- PROBLEM DESCRIPTION -
Substitute "nearest" for every "closest" in the material below and reproduce it otherwise unchanged.

- PROVIDED MATERIAL -
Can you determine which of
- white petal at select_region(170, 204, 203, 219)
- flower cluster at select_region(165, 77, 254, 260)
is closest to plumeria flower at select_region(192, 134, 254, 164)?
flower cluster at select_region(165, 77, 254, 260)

- RESPONSE FOR THIS EXERCISE -
Can you determine which of
- white petal at select_region(170, 204, 203, 219)
- flower cluster at select_region(165, 77, 254, 260)
is nearest to plumeria flower at select_region(192, 134, 254, 164)?
flower cluster at select_region(165, 77, 254, 260)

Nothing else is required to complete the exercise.